While this is unverifiable, Burger King is referenced shown three times in Back to the Future. Wrappers for the fast food franchise can be seen in Doc Brown’s home, and it’s plenty understandable he’d frequent BK since there’s a location shown right next door as Marty skateboards to school. The third time we see the restaurant’s iconic logo? On the uniform of Marty’s brother as he heads to work. He states that he has to take a bus there, and since Marty needed wheels to get to his older friend’s abode, one can assume that is the very location that Dave McFly works at. If that’s true, do you think they ever talked about Marty behind his back?

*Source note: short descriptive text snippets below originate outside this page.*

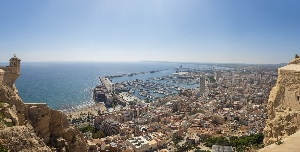 El PP de Alicante exhibe el beneficio de la rebaja del IBI, aún por aprobar: llegará a 336.409 recibos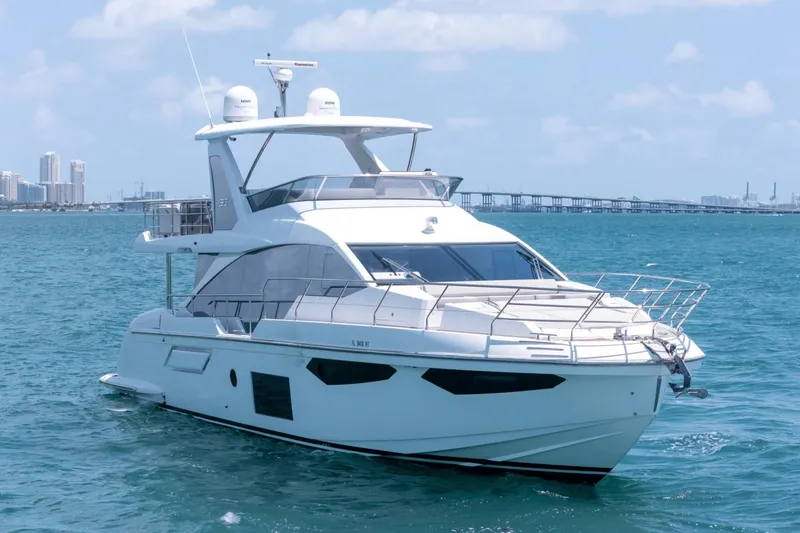 Slide: The Image of Azimut Fly 60 2019 - 6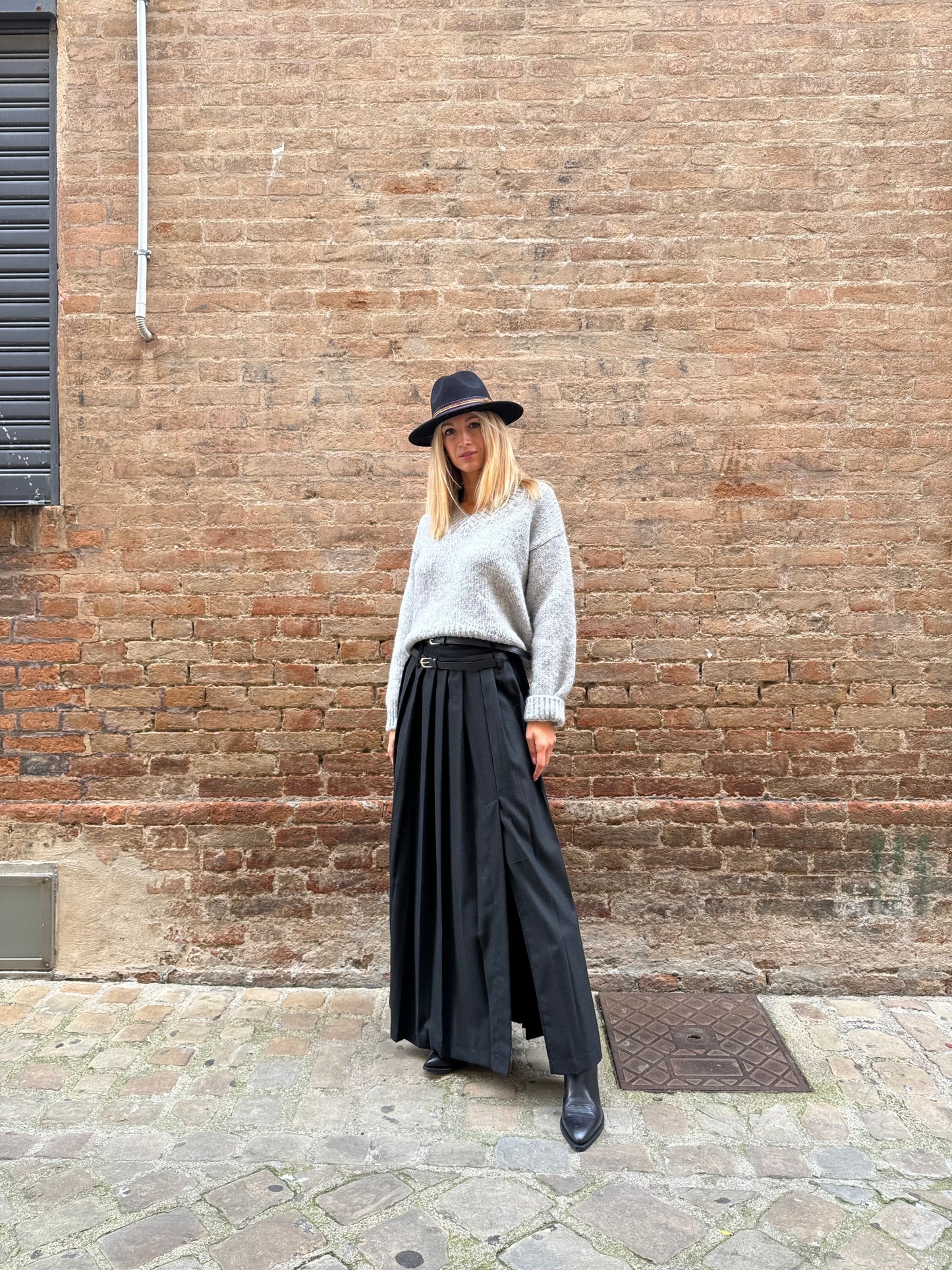 Merci Maglione scollo a v, corto e largo GRIGIO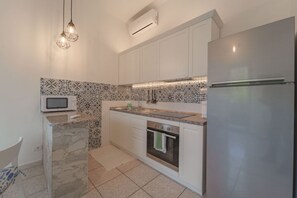 Kühlschrank, Mikrowelle, Ofen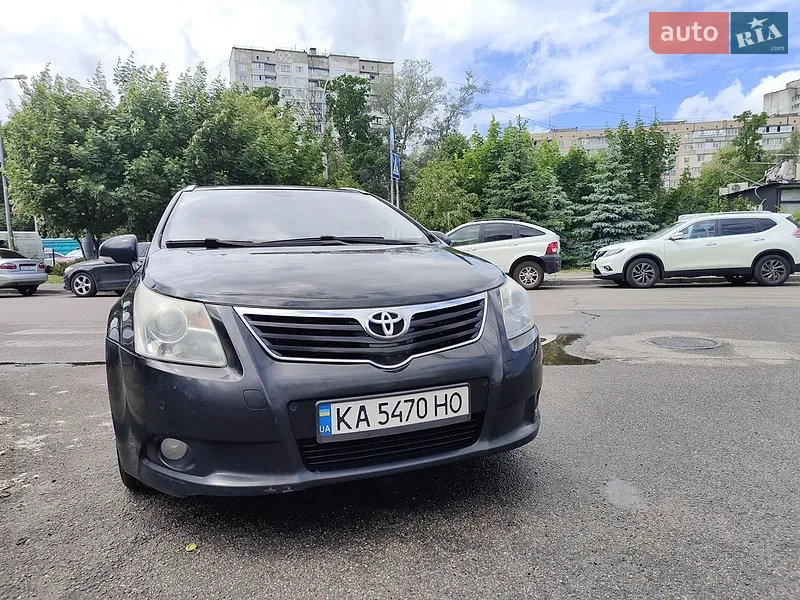 Toyota Avensis 2010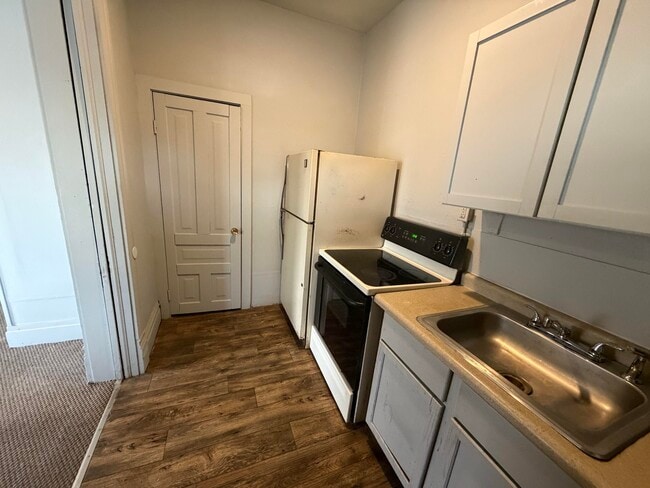 Photo - 1137-1 Walnut-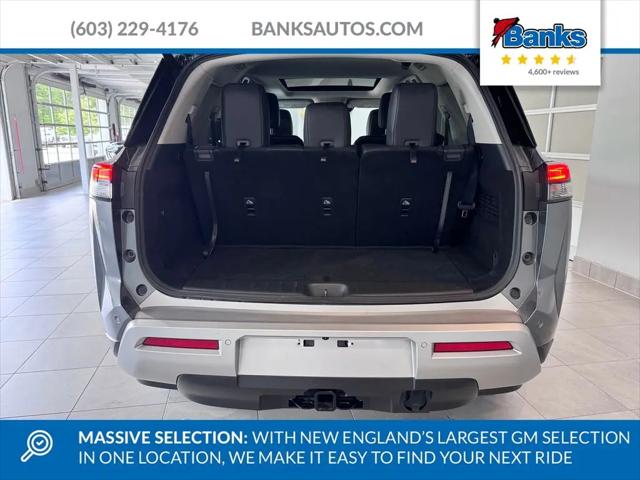 2025 Nissan Pathfinder SL 4WD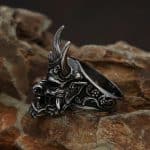 Bague de démon japonais oni en acier inoxydable avec cornes et détails gravés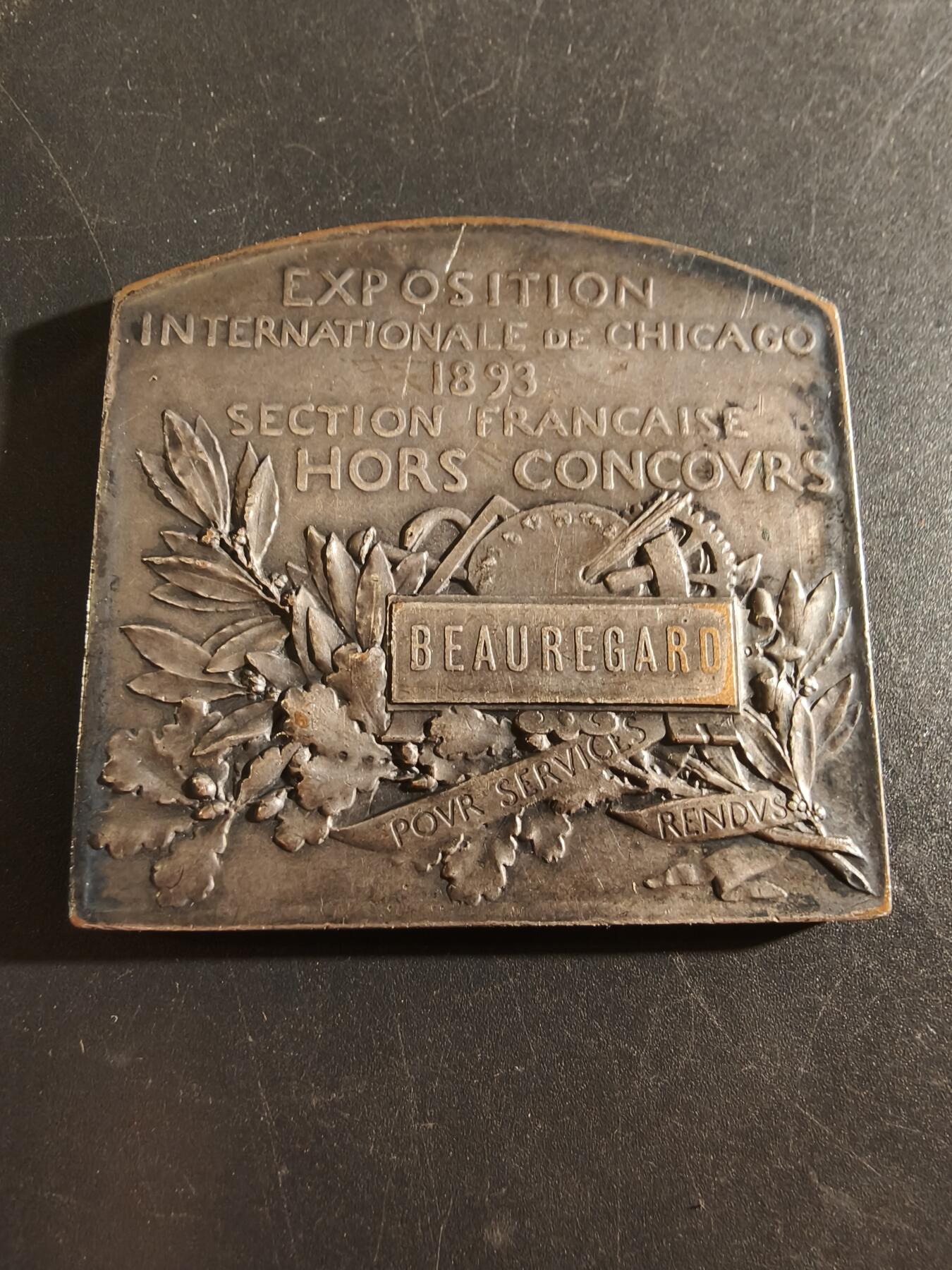 老王徽章第186期 1893年芝加哥国际博览会法国馆镀银方形大铜章    大师罗蒂名作     尺寸50×52mm     重量70.5g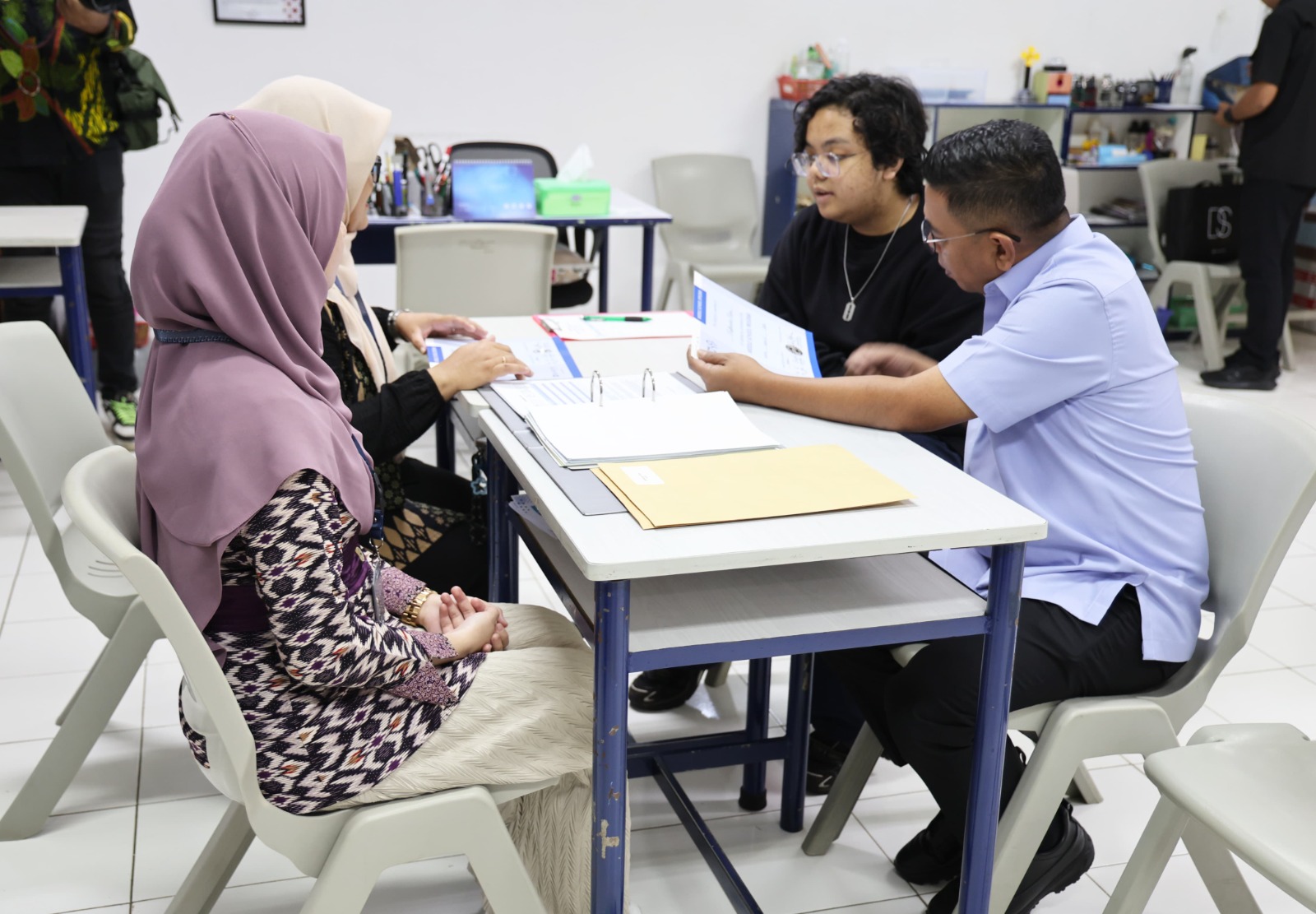 Gubernur Andra Soni Beri Contoh, Gerakan Antar Anak Ambil Rapot Perkuat Pendidikan Karakter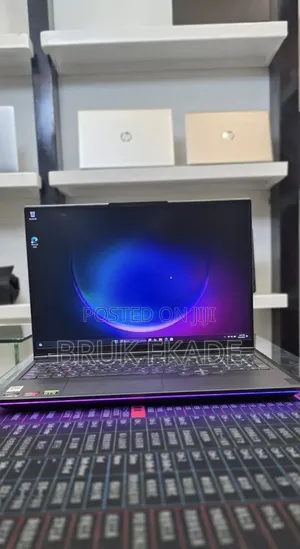 New Lenovo Legion Y7000P IRX9 Gaming Laptop 32GB AMD Ryzen 9 SSD 1T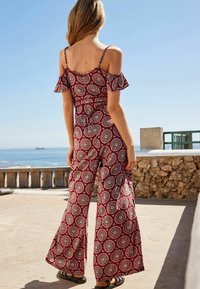 Next FRILL COLD SHOULDER - Buksedragter - red woodblock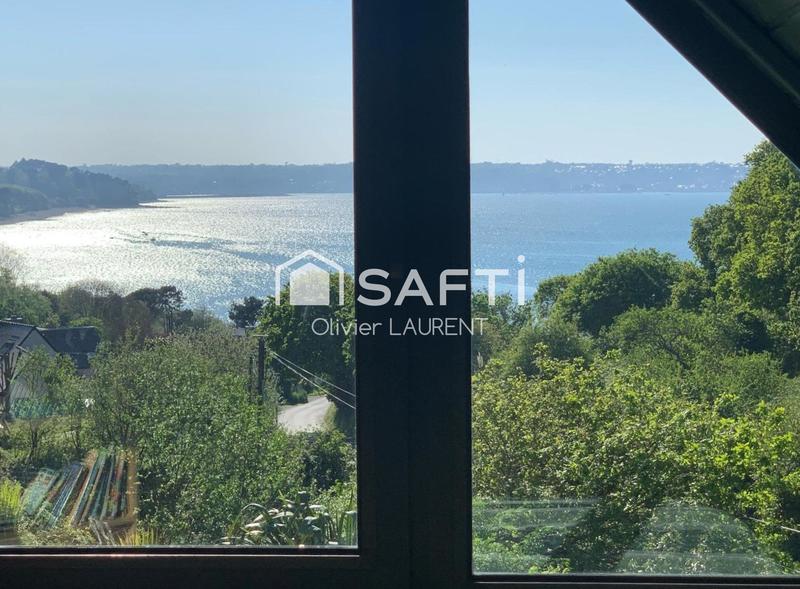 Maison - 136 m² - 8 pièces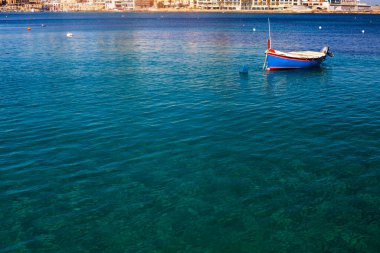 Saint Julian Körfezi geleneksel renkli balıkçı tekneleri Luzzu, Malta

What’s your favorite Back to the Future fact? Talk about it below and be sure to tune into our Monday Movie Night stream next week when we deliver a commentary for the film’s 30th anniversary! To get weekly commentaries from your pals at Laser Time, please support our Patreon.

13 thoughts on “8.8 Strange Facts About Back to the Future

  1. I love the Back to the Future Trilogy so much that one of these days I will buy a Delorean 🙂 I can’t watch just one of them, I always have to watch them in order like they are just one long movie split into sections. I’ve had a lot of people tell me they hate the third one which I don’t understand. But I like Clint Eastwood westerns and Firefly so I don’t mind having some westerns mixed with my science fiction.

    I don’t know if you want to count this but towards the end when Marty is playing Johnny B. Goode, “Marvin Berry” from the Starlighters band calls his cousin “Chuck” so he could listen to Johnny b. Goode. I could not find any references to Chuck Berry actually having a cousin named Marvin.

  2. Are you sure it isn’t a matchstick that Match has in his mouth, thus giving him a reason to be called “Match?”

  3. Love these movies, so much. Always thought that chicken thing was strange as well, maybe he got changed in the time travel too?

  4. These movies are great. I just recently marathoned them while sitting at the hospital with my wife and freshly newborn son. Somehow it seemed fitting to sit there holding him and watching as it was the first of many things I couldn’t wait to introduce to him.

  5. I”m a little late to comment, but here are a few interesting facts I learned about only recently.

    1) I had no idea Crispin Glover wasn’t actually in BTF II or III. It’s crazy it took me this long to find this out. They used a stand in and always avoided showing his full face in the later movies. Crispin was on an episode of The Nerdist Podcast giving his take on the whole issue.

    2) Another thing I didn’t notice for almost 20 years of watching this film. Michael J. Fox plays his own daughter in BTF II. I’m not sure if he plays the role throughout or just in one specific scene where she’s at home, but it’s freaky that I never noticed it before.

    3) Charlies Fleishcher, voice of Roger Rabbit in “Who Framed Roger Rabbit”, played Terry, the owner of Western Auto. He was the man servicing Biff’s car in 1955 and later he speaks to Marty McFly in front of the Clocktower in 2015 as his older self.

    4) Not so much a fact as a moment in BTF II that I have always been curious about. When Marty first runs into Biff’s goons, they tell him that they need to take him to Biff and they offer him the easy way or the hard way in doing so. They knock him out and the scene fades to black. A voice over then says “The Easy Way”. I never understood the purpose of that. Is it some inside joke or a reference to something I’m not aware of?

    1. I found a copy of the script. 3-D pulls out the blackjack & hits Marty overhead then 3-D says, “The Easy Way”…. most likely being sarcastic, as they weren’t going to give Marty an actual choice.

  6. I remember the first time that I noticed the sign change at the mall, it was one of those little things that made me love the movie so much more. The Roger Rabbit dialogue fact made me laugh, love that movie almost as much as this one. Robert Zemeckis is one of my favorite directors of all time, if not my favorite.